Data extracted from a collection:

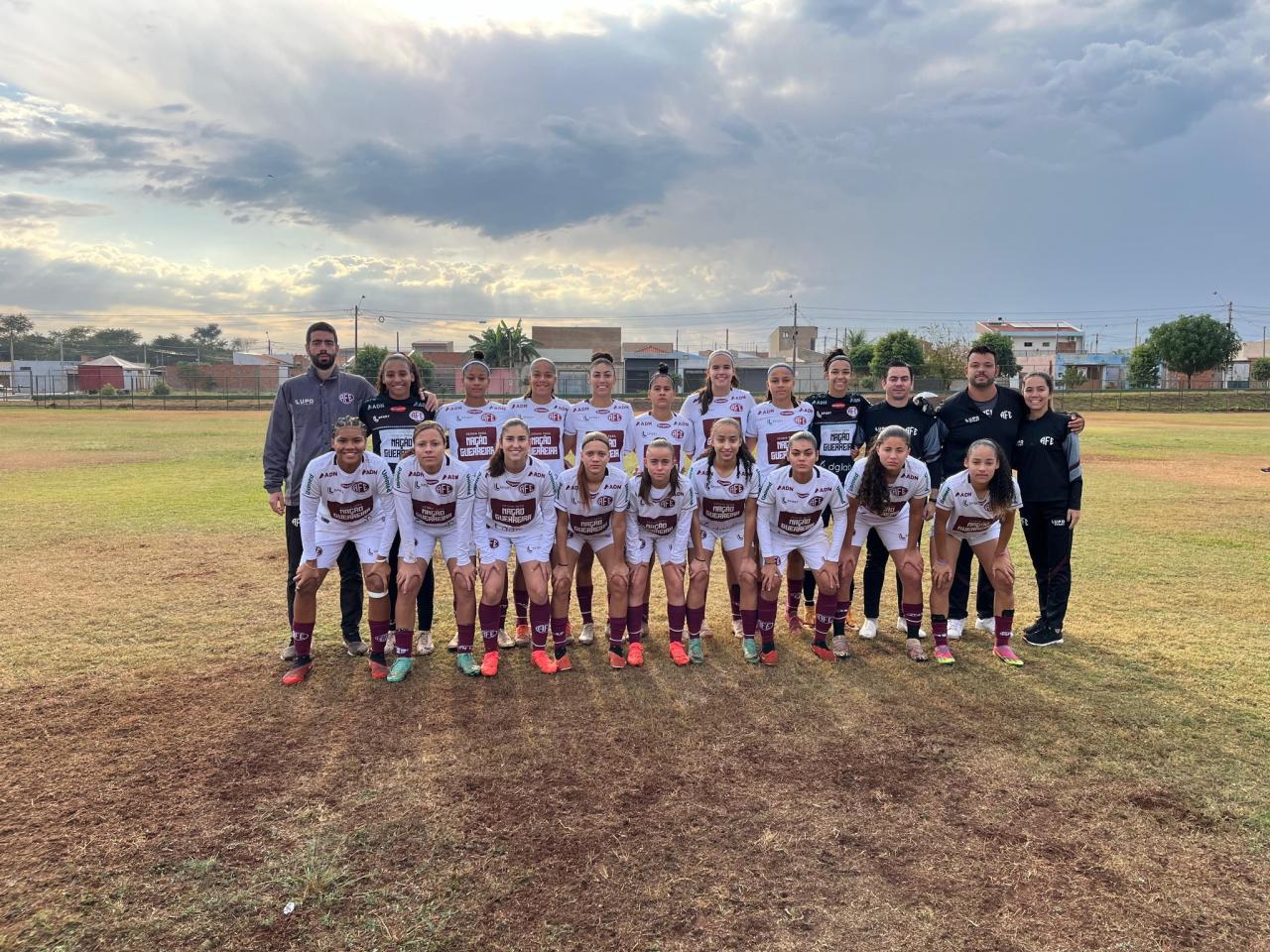 Ferroviária 6 X 0 Batatais - Futebol Feminino - Jogos Regionais 2024!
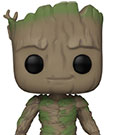 Guardians of the Galaxy Vol. 3 POP! Vinyl Figure Groot 9 cm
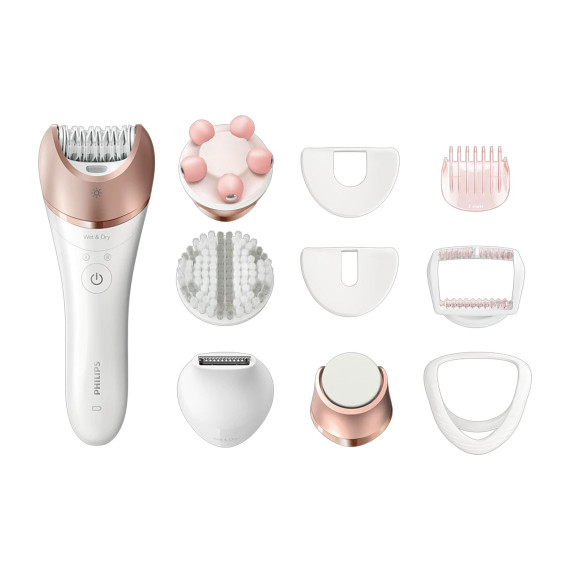 эпилятор PHILIPS BRE652/00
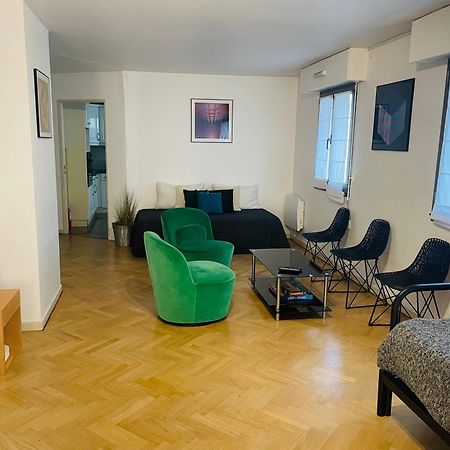 Beautiful 45 M2 Private Apartment In Paris Montparnasse Eksteriør bilde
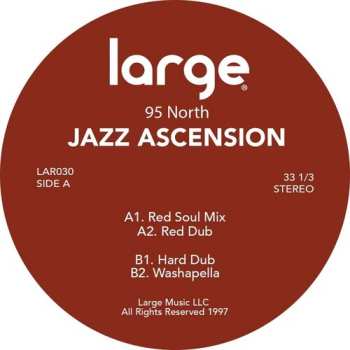 Album 95 North: Jazz Ascension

> [Task requirements]:
With pictures left out, transcribe each line from the one containing "Guardians of the" through the end of the data, both ends included.

> [Written response]:
 Guardians of the Galaxy Vol. 3 POP! Vinyl Figure Groot 9 cm
 эпилятор PHILIPS BRE652/00
 Beautiful 45 M2 Private Apartment In Paris Montparnasse Eksteriør bilde
 Album 95 North: Jazz Ascension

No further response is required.